| HN Mirror

Y	Hacker News new \| ask \| show \| jobs

by screye 1104 days ago

If you're concatenating after chunking , then the overlapping windows add quite a lot of repetition. Also, if it cuts off mid-json / mid-structured output then overlapping windows once again cause issues.

Define a custom recursive text splitter in langchain, and do chunking heuristically. It works a lot better.

That being said, it is useful to maintain some global and local context. But, I wouldn't use overlapping windows.

2 comments

rahimnathwani 1104 days ago

In place of simply concatenating after chunking, a more effective approach might be to retrieve and return the corresponding segments from the original documents that are relevant to the context. For instance, if we're dealing with short pieces of text such as Hacker News comments, it's fairly straightforward. Any partial match can prompt the return of the entire comment as it is.

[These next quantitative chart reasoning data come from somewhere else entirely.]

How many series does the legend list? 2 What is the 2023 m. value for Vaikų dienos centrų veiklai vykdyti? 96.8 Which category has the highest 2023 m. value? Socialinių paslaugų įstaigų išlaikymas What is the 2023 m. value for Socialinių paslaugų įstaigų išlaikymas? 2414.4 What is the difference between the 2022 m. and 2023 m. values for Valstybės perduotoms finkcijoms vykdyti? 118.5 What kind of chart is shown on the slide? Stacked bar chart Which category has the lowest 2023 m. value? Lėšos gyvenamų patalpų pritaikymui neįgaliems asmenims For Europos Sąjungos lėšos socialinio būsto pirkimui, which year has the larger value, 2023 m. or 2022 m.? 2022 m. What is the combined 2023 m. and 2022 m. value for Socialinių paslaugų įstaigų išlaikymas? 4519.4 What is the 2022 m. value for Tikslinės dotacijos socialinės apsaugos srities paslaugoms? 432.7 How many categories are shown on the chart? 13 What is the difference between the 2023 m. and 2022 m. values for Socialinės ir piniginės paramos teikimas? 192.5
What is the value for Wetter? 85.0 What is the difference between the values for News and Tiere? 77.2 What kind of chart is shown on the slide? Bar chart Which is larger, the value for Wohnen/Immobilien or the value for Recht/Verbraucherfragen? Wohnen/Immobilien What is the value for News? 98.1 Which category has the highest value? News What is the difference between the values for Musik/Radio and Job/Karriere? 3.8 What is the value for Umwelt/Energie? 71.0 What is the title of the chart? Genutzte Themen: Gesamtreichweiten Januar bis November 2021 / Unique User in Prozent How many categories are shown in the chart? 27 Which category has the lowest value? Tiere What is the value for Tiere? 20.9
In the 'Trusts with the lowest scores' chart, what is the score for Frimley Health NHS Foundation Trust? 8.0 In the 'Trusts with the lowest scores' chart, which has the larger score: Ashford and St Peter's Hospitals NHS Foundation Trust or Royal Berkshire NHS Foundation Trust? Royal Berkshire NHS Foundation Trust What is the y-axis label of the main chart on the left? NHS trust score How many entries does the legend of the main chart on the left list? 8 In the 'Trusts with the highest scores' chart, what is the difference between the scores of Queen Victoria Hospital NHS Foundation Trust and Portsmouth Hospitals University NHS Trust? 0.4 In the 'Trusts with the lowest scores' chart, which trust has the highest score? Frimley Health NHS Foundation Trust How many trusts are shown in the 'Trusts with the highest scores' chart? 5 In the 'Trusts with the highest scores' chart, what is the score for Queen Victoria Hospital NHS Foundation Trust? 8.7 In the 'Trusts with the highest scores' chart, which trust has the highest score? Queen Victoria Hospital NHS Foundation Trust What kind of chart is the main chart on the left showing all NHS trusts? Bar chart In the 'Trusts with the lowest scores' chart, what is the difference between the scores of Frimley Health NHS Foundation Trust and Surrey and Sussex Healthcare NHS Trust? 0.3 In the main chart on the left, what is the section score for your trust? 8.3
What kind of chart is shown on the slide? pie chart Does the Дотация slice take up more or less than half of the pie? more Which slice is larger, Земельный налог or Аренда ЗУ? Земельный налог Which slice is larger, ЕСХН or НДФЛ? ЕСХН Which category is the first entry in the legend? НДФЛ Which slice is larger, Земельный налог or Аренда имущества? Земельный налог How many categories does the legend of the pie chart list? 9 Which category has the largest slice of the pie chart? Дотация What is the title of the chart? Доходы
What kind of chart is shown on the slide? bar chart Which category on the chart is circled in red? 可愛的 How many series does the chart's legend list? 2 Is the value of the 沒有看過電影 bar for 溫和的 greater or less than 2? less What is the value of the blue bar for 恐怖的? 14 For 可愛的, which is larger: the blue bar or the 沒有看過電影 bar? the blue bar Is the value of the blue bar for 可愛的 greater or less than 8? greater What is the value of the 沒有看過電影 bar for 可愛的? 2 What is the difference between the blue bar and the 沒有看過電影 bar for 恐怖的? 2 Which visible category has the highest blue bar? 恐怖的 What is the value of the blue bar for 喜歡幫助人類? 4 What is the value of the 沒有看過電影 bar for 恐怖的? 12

When working with more extensive documents, the process gets a bit more intricate. In this case, your embedding database might need to hold more information per entry. Ideally, for each document, the database should store identifiers like the document ID, the starting token number, and the ending token number. This way, even if a document appears more than once among the top results from a query, it's possible to piece together the full relevant excerpt accurately.

gwern 1104 days ago

I don't think the repetition is a problem. He's using a local model for human-assisted writing with pre-generated embeddings - he can use essentially an arbitrary number of embedding calls, as long as it's more useful for the human. So it's just a question of whether that improves the quality or not. (Not that the cost would be more than a rounding error to embed your typical personal wiki with something like the OA API, especially since they just dropped the prices of embeddings again.)